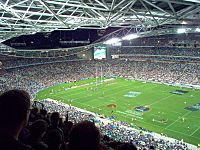 NRL Grand Final 2006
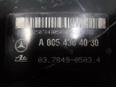 Усилитель тормозов вакуумный для Mercedes Benz W203 2000-2006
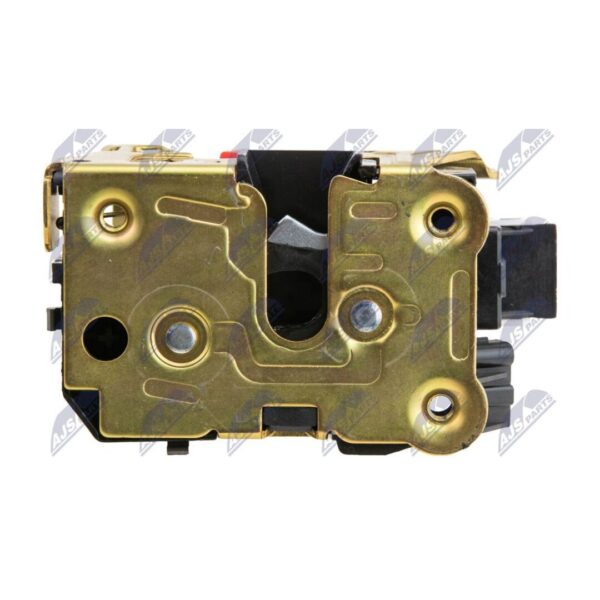 Serratura Porta Anteriore Sinistra Renault Master II 2001+ / Opel Movano A 2000+ / Nissan Interstar 2002+ – foto 5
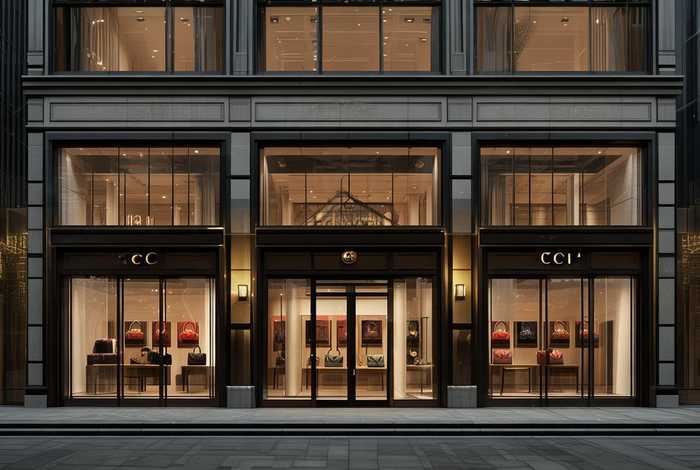 GUCCI包包专柜地址（gucci包包专柜地址）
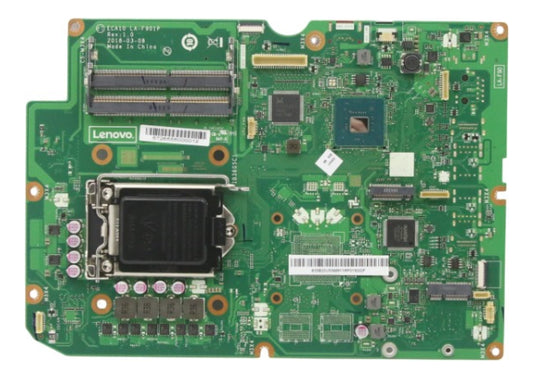 Tarjeta Madre Para Lenovo V530 Allinone 5B20U53689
============================================================
PROBLEM TO WORK ON: Edit the listing above by replacing "Grand Final" with "Preliminary Final" and leaving every other word unchanged. Write out all the lines of the listing again without the pictures.

ANSWER FOR THE TASK:
 NRL Preliminary Final 2006
 Усилитель тормозов вакуумный для Mercedes Benz W203 2000-2006
 Serratura Porta Anteriore Sinistra Renault Master II 2001+ / Opel Movano A 2000+ / Nissan Interstar 2002+ – foto 5
 GUCCI包包专柜地址（gucci包包专柜地址）
 Tarjeta Madre Para Lenovo V530 Allinone 5B20U53689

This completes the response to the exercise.